7. A first-degree relative with NF1

And by 3 months, 6 months, a year, two years, my son had none of the other 6 criteria. Woo! I started to relax. Well, as much as I have ever relaxed about anything in my entire life.

At a certain point we realized firstborn was starting to act like a Crown Prince of the Universe, and that perhaps a sibling would be a good idea. We both come from large families (I am the oldest of 9, Dave is the oldest of 6…and the only one in his family with NF), so more kids was always part of the plan. It took a bit more trying than our first time around, but in October of 1997 we got pregnant with kid #2.
And this time around, in between constant throwing up, I didn’t much worry about NF. We dodged the bullet with firstborn, so…yeah.
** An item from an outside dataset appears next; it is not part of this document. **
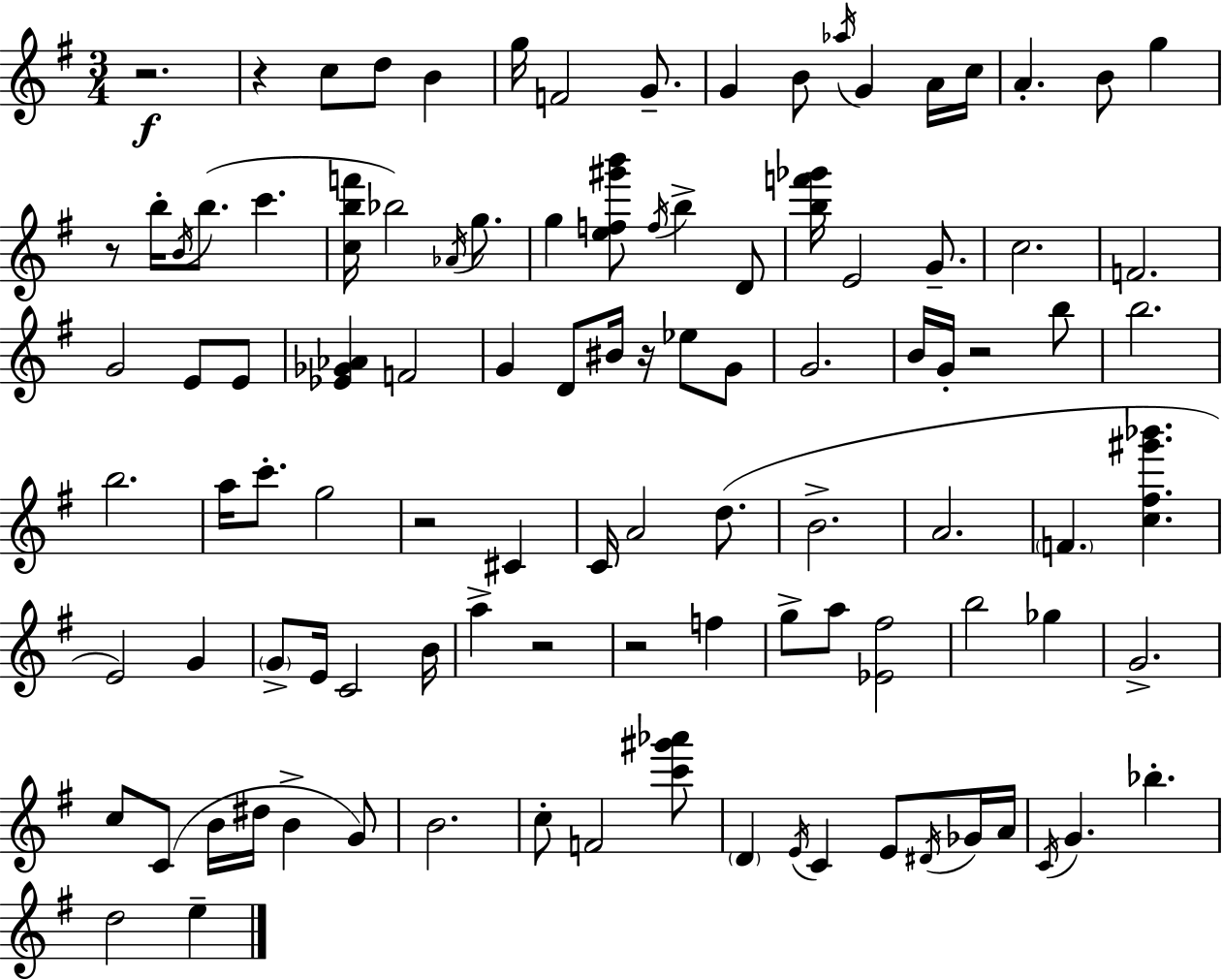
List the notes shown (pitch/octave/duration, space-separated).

R/h. R/q C5/e D5/e B4/q G5/s F4/h G4/e. G4/q B4/e Ab5/s G4/q A4/s C5/s A4/q. B4/e G5/q R/e B5/s B4/s B5/e. C6/q. [C5,B5,F6]/s Bb5/h Ab4/s G5/e. G5/q [E5,F5,G#6,B6]/e F5/s B5/q D4/e [B5,F6,Gb6]/s E4/h G4/e. C5/h. F4/h. G4/h E4/e E4/e [Eb4,Gb4,Ab4]/q F4/h G4/q D4/e BIS4/s R/s Eb5/e G4/e G4/h. B4/s G4/s R/h B5/e B5/h. B5/h. A5/s C6/e. G5/h R/h C#4/q C4/s A4/h D5/e. B4/h. A4/h. F4/q. [C5,F#5,G#6,Bb6]/q. E4/h G4/q G4/e E4/s C4/h B4/s A5/q R/h R/h F5/q G5/e A5/e [Eb4,F#5]/h B5/h Gb5/q G4/h. C5/e C4/e B4/s D#5/s B4/q G4/e B4/h. C5/e F4/h [C6,G#6,Ab6]/e D4/q E4/s C4/q E4/e D#4/s Gb4/s A4/s C4/s G4/q. Bb5/q. D5/h E5/q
Maybe I was just so sick (I ended up hospitalized during this pregnancy when I hit the ol’ 103 lb mark. I am 5’7”. I’m not kidding about constantly throwing up), or just overwhelmed with already having another kid at home and still working part time, but I didn’t much worry.

Genna was born exactly on her due date, July 24, 1998, at 8:30 in the evening. (She still refuses to be late for anything). She was a juiceball of deliciousness, dark brown eyes like Daddy, dark hair like both of us, totally Italian looking, totally a diva pretty much from the moment of birth. We were completely smitten immediately, pretty much exactly as we had been with firstborn, which was awesome (and totally normal, but it’s always a bit of a surprise just HOW MUCH you can love each child as they come, so utterly and completely right away).

Juicy Couture, indeed.  Or, Diva In Repose.

G was healthy and developmentally on track, really nothing was amiss at all.

I had two gorgeous, healthy kids. I almost couldn't believe it, because I'm kind of a dork, these kids were so gorgeous...

see? Gorgeous. G was about 3 months old when these were taken, Andrew was 3 and 3 months.

G has always been an all or nothing kind of gal. All smiles, or All Oh No You Did NOT. But mostly smiles. 

And then in January 1999, while changing G’s diaper, I noticed the pale brown marks on her little round self. I guess because the weather had been cold and she was so bundled up, and even in the tub she was a slippery moving mass of juicy baby-ness, I hadn’t noticed before…but there was one mark, ok. Then I found another. And another. Not super dark, just light brown birthmarks, mostly a centimeter or more in size…

Yeah, if you look back at that list, café au lait spots are one of those diagnostic criteria.

My baby had NF.

And I knew it , I knew it instantly and I completely unraveled, it was a Friday afternoon, and I called Dave, and I frantically called my pediatrician’s office (we were already scheduled for G’s 6 month well child visit)—they didn’t freak out. I don’t remember Dave’s reaction at all. How weird is that? But I don’t remember.

I only knew that everything was different. And that nobody was going to know that my child had this disorder unless they had to…I didn’t want her judged, I wanted her to be free and joyful and beautiful in all the ways I had not been. . .

I was devastated.  My hope for G's future was shattered.

tomorrow: Secret Life with NF.

1 comment:

  1. I can barely read this without losing it. I can only imagine how hard it must be for you to put into words, let alone live it. I know you're not doing this to seek praise, but it's wonderful. God bless you for your bravery in posting this.